The Education Bureau said on Sunday that it did not order schools to show children in all grades a film featuring disturbing footage of the Nanjing Massacre.
The bureau made the comment to RTHK in response to media reports that children as young as six were left frightened and in tears when they were shown the footage in a moral education class at one local primary school, prompting complaints from parents.
The bureau confirmed that the documentary had been played on local free-to-air television and had been uploaded to the internet, with a warning saying “the following scenes may be disturbing.
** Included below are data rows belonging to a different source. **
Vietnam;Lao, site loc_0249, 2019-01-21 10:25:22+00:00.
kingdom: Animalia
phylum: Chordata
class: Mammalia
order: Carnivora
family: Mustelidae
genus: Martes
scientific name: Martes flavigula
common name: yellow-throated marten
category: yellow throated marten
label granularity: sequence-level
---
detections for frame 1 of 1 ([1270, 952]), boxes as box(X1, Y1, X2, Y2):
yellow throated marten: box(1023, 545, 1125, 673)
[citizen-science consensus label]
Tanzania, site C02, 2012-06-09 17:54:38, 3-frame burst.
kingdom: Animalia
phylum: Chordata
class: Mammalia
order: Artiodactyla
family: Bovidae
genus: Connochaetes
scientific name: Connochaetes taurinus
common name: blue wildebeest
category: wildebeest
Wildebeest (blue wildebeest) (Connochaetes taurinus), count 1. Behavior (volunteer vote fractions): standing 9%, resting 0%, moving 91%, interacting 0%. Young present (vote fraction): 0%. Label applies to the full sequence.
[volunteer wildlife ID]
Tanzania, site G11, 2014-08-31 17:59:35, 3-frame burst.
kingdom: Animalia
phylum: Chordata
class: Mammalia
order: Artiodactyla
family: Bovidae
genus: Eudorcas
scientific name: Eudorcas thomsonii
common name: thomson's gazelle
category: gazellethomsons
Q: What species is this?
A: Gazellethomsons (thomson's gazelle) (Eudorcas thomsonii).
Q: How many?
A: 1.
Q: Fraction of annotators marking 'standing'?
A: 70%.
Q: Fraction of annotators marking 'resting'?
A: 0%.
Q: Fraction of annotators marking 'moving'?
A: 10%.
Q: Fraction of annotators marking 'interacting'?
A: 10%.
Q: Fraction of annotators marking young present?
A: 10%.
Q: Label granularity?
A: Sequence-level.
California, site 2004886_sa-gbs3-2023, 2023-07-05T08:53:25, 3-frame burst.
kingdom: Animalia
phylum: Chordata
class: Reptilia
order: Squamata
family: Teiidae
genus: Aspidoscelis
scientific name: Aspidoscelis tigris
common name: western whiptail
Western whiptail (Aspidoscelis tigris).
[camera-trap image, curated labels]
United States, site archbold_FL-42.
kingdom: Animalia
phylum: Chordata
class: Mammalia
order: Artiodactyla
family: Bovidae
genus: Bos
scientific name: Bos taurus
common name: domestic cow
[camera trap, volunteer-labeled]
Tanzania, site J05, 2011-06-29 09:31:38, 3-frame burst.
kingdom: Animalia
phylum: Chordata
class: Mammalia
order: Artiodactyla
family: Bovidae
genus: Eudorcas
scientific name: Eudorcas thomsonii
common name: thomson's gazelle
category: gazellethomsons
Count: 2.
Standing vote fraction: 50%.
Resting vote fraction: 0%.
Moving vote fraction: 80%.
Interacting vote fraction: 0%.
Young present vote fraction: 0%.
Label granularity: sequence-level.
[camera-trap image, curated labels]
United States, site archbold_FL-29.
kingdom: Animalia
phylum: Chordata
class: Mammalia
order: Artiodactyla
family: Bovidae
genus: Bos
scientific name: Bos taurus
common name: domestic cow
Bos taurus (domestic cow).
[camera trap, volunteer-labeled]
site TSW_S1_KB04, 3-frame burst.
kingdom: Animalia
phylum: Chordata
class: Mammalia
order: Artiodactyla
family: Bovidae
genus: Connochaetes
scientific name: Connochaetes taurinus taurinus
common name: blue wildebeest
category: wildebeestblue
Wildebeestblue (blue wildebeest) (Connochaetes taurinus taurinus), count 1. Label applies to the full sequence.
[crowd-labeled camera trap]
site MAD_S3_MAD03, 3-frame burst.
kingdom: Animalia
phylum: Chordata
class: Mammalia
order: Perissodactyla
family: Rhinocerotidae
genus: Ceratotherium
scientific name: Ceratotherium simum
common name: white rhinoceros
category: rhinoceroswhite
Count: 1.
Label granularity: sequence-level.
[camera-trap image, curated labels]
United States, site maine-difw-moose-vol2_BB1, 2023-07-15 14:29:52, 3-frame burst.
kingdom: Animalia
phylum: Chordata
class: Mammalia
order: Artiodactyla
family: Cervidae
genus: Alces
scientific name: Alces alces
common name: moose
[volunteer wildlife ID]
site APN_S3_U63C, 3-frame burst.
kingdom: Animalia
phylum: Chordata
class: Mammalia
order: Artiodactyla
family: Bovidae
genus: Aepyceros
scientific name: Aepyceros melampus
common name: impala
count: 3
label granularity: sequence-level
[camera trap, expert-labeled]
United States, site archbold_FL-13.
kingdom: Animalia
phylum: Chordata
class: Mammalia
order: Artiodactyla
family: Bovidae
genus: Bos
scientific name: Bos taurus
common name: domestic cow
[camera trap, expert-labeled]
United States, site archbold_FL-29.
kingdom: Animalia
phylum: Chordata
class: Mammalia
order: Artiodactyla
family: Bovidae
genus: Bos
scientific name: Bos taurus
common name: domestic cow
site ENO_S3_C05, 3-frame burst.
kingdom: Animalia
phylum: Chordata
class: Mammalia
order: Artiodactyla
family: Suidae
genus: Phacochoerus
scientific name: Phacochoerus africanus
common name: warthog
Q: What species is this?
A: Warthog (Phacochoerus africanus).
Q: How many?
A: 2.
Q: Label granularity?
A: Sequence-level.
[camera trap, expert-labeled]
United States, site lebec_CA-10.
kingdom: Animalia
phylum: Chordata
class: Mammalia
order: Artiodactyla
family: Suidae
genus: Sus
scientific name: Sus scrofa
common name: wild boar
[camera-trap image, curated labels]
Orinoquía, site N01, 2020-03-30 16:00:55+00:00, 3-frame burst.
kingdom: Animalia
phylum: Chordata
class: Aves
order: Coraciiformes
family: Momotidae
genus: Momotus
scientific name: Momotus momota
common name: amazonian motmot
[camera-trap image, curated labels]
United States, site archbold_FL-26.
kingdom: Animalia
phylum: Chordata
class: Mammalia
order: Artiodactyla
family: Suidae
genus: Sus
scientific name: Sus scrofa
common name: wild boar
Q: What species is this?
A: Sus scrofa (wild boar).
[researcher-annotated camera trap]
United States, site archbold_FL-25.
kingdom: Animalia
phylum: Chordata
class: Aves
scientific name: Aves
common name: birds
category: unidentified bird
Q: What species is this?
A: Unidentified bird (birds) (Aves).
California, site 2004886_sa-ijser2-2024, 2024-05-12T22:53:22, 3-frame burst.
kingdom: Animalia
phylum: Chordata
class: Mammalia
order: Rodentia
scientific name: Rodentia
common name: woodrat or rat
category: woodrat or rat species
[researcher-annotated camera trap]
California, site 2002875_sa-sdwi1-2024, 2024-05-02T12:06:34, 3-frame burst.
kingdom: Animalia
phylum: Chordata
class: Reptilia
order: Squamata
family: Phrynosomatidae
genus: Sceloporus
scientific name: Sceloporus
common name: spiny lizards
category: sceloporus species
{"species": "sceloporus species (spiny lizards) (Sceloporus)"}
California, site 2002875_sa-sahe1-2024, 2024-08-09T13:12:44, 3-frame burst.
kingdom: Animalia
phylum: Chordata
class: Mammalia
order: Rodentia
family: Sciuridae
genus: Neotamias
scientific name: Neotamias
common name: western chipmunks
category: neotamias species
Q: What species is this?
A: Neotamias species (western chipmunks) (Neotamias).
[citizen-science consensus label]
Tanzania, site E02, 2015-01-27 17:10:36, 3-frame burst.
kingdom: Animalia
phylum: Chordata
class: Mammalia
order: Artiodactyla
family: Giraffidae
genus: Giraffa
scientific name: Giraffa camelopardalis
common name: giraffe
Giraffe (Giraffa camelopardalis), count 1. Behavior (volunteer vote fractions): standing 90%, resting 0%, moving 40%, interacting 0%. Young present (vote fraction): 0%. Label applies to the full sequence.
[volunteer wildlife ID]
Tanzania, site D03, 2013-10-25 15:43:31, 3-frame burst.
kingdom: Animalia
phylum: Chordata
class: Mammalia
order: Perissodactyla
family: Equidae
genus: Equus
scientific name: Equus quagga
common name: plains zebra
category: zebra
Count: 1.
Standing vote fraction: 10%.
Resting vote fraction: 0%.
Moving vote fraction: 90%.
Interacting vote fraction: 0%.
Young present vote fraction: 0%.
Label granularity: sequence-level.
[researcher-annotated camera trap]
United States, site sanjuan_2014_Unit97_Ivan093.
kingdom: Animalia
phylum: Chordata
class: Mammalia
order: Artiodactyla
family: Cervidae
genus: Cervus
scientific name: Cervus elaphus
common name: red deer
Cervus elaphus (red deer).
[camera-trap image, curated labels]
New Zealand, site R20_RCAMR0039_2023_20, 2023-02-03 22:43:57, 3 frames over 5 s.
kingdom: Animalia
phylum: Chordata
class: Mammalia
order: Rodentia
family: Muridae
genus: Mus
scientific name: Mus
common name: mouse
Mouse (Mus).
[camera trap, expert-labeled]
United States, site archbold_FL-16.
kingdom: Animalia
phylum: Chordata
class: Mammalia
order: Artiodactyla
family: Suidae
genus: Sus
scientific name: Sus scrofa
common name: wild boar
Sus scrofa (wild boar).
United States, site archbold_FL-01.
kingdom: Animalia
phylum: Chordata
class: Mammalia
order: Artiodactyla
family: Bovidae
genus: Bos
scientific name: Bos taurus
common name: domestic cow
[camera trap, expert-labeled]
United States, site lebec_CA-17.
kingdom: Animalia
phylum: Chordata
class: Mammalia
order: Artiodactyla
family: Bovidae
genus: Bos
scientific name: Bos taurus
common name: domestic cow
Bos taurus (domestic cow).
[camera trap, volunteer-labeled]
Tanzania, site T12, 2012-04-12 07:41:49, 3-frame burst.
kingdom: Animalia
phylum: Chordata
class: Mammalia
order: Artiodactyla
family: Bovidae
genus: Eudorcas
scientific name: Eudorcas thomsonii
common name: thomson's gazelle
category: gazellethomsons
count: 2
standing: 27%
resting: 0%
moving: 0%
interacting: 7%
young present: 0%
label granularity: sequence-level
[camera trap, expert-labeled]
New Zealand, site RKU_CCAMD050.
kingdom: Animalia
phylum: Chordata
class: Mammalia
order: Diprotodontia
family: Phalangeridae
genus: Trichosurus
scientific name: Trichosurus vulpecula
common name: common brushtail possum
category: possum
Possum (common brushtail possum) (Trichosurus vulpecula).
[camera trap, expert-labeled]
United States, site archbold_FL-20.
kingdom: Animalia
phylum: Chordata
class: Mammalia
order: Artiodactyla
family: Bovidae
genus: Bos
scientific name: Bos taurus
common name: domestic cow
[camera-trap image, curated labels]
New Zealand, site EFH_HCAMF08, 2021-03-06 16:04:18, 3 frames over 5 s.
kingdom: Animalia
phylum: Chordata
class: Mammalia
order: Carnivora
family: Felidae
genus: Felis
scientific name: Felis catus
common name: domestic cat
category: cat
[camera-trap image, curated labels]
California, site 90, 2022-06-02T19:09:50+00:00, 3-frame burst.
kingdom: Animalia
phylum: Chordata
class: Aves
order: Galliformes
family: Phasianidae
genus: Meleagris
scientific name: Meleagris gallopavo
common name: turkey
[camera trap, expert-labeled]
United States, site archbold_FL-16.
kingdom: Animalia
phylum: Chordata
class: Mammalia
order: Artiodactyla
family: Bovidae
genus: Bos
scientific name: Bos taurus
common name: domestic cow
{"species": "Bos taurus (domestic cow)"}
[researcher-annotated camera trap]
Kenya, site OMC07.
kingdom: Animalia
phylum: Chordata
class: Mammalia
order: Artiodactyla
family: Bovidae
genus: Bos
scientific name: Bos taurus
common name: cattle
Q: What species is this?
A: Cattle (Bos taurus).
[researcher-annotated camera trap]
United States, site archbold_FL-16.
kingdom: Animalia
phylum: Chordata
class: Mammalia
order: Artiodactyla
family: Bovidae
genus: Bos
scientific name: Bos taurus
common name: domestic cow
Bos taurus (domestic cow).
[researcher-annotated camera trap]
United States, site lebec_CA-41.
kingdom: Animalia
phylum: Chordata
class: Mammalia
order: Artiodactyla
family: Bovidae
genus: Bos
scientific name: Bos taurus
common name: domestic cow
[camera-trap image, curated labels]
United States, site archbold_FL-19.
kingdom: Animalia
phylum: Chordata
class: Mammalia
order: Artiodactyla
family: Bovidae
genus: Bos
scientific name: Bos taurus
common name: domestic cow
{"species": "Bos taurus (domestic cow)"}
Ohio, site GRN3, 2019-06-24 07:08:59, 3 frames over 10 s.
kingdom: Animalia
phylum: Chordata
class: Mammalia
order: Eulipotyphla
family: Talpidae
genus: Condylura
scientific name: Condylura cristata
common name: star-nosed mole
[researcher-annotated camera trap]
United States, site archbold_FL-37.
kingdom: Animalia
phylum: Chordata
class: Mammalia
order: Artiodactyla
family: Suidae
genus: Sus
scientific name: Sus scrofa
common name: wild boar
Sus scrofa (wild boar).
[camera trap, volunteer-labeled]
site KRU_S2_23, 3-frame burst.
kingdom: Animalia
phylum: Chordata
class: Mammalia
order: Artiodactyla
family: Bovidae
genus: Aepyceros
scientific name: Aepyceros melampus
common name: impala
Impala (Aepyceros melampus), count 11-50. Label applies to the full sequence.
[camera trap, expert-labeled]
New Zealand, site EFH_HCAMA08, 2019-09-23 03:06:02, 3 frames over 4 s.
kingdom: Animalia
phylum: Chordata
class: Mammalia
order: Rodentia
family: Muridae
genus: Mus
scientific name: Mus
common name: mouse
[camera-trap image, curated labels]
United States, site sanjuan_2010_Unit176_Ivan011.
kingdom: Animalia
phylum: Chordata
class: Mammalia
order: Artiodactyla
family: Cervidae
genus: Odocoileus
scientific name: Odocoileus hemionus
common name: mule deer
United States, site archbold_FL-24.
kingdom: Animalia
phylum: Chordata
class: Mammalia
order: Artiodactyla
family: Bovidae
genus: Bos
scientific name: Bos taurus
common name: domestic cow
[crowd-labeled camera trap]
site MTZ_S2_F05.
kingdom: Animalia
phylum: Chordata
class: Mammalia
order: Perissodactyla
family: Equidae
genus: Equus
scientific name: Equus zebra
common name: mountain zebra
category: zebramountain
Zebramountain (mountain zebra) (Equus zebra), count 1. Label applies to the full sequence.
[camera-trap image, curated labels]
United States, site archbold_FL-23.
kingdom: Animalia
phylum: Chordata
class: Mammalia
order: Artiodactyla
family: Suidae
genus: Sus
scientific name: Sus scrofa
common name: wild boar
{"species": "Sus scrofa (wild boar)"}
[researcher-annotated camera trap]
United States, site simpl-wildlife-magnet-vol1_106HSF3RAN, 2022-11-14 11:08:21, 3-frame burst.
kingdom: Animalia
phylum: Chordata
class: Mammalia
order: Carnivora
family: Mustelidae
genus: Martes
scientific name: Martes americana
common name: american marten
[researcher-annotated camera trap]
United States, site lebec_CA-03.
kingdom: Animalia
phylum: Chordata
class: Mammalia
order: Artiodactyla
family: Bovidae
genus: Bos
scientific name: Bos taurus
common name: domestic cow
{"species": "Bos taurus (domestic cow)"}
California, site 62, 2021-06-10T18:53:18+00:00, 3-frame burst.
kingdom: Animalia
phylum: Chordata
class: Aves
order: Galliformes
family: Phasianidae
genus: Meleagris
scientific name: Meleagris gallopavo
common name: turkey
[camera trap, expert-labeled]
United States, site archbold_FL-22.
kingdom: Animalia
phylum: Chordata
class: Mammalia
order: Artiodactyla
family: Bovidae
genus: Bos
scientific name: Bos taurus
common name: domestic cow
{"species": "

Viewer discretion is advised”. It said teaching staff could opt to use it as material in class.
However, the bureau spokesman said teachers should be professional and give appropriate guidance when showing videos and photos of the war.
“History is history, we cannot avoid it,” he said. “Wars are cruel anyway, and we must learn to treasure peace, respect lives, forgive others and protect our country through history.”
The spokesman said the bureau had made a Powerpoint presentation on the war for schools’ reference, but teachers should use the teaching materials flexibly and choose the appropriate material for pupils, according to their age, mental and intellectual development, and the school context.
The spokesman added: “We hope all sectors in the society can understand that learning national history is important to educate the next generation, trust education professionals and teachers’ guidance, and not to be misled by one-sided discourse."
The Nanjing Massacre began on December 13, 1937. Over six weeks, invading Japanese troops killed an estimated 300,000 people in the city. Beijing has long pressed Japan to apologise for the massacre, one of the most brutal episodes of the Second Sino-Japanese war.